— Action item —
Transcribe the entire listing below exactly.

— Task input —
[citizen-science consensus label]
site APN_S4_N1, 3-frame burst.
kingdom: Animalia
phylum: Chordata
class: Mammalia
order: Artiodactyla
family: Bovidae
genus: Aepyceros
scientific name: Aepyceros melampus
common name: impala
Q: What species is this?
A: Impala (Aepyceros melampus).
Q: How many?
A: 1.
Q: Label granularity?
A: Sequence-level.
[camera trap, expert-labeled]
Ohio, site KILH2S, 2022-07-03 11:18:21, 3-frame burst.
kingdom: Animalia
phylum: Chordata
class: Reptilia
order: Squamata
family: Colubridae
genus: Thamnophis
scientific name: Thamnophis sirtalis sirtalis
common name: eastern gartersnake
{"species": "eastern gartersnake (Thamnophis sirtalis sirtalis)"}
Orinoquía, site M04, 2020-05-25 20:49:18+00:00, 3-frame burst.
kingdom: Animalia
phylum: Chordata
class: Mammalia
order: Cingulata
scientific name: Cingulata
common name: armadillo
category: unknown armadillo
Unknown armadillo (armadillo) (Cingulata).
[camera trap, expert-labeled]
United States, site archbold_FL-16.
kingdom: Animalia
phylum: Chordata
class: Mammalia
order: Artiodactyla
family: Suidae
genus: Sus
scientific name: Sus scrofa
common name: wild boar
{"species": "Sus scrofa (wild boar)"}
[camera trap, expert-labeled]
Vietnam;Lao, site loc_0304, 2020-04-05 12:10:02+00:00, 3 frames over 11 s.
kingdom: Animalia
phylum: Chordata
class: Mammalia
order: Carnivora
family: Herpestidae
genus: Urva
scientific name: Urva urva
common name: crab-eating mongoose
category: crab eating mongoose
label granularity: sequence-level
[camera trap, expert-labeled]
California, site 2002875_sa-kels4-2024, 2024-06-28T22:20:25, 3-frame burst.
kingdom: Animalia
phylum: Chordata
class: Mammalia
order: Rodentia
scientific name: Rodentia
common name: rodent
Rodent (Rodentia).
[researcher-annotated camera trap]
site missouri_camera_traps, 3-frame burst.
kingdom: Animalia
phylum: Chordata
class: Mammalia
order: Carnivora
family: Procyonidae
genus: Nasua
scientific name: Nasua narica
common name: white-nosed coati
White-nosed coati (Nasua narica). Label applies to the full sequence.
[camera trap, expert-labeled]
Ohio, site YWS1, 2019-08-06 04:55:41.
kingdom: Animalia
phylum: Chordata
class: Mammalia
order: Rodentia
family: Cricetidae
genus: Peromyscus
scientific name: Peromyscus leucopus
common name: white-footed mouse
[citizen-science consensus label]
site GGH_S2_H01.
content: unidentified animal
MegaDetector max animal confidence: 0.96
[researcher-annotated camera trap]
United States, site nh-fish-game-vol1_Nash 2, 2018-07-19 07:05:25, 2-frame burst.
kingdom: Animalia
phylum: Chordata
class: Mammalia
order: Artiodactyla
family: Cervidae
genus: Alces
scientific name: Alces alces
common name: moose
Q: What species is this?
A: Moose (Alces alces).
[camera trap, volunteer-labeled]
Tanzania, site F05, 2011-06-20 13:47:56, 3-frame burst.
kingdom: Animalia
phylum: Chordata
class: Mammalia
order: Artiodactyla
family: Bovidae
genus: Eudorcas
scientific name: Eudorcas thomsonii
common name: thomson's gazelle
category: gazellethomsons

— The completed task —
[citizen-science consensus label]
site APN_S4_N1, 3-frame burst.
kingdom: Animalia
phylum: Chordata
class: Mammalia
order: Artiodactyla
family: Bovidae
genus: Aepyceros
scientific name: Aepyceros melampus
common name: impala
Q: What species is this?
A: Impala (Aepyceros melampus).
Q: How many?
A: 1.
Q: Label granularity?
A: Sequence-level.
[camera trap, expert-labeled]
Ohio, site KILH2S, 2022-07-03 11:18:21, 3-frame burst.
kingdom: Animalia
phylum: Chordata
class: Reptilia
order: Squamata
family: Colubridae
genus: Thamnophis
scientific name: Thamnophis sirtalis sirtalis
common name: eastern gartersnake
{"species": "eastern gartersnake (Thamnophis sirtalis sirtalis)"}
Orinoquía, site M04, 2020-05-25 20:49:18+00:00, 3-frame burst.
kingdom: Animalia
phylum: Chordata
class: Mammalia
order: Cingulata
scientific name: Cingulata
common name: armadillo
category: unknown armadillo
Unknown armadillo (armadillo) (Cingulata).
[camera trap, expert-labeled]
United States, site archbold_FL-16.
kingdom: Animalia
phylum: Chordata
class: Mammalia
order: Artiodactyla
family: Suidae
genus: Sus
scientific name: Sus scrofa
common name: wild boar
{"species": "Sus scrofa (wild boar)"}
[camera trap, expert-labeled]
Vietnam;Lao, site loc_0304, 2020-04-05 12:10:02+00:00, 3 frames over 11 s.
kingdom: Animalia
phylum: Chordata
class: Mammalia
order: Carnivora
family: Herpestidae
genus: Urva
scientific name: Urva urva
common name: crab-eating mongoose
category: crab eating mongoose
label granularity: sequence-level
[camera trap, expert-labeled]
California, site 2002875_sa-kels4-2024, 2024-06-28T22:20:25, 3-frame burst.
kingdom: Animalia
phylum: Chordata
class: Mammalia
order: Rodentia
scientific name: Rodentia
common name: rodent
Rodent (Rodentia).
[researcher-annotated camera trap]
site missouri_camera_traps, 3-frame burst.
kingdom: Animalia
phylum: Chordata
class: Mammalia
order: Carnivora
family: Procyonidae
genus: Nasua
scientific name: Nasua narica
common name: white-nosed coati
White-nosed coati (Nasua narica). Label applies to the full sequence.
[camera trap, expert-labeled]
Ohio, site YWS1, 2019-08-06 04:55:41.
kingdom: Animalia
phylum: Chordata
class: Mammalia
order: Rodentia
family: Cricetidae
genus: Peromyscus
scientific name: Peromyscus leucopus
common name: white-footed mouse
[citizen-science consensus label]
site GGH_S2_H01.
content: unidentified animal
MegaDetector max animal confidence: 0.96
[researcher-annotated camera trap]
United States, site nh-fish-game-vol1_Nash 2, 2018-07-19 07:05:25, 2-frame burst.
kingdom: Animalia
phylum: Chordata
class: Mammalia
order: Artiodactyla
family: Cervidae
genus: Alces
scientific name: Alces alces
common name: moose
Q: What species is this?
A: Moose (Alces alces).
[camera trap, volunteer-labeled]
Tanzania, site F05, 2011-06-20 13:47:56, 3-frame burst.
kingdom: Animalia
phylum: Chordata
class: Mammalia
order: Artiodactyla
family: Bovidae
genus: Eudorcas
scientific name: Eudorcas thomsonii
common name: thomson's gazelle
category: gazellethomsons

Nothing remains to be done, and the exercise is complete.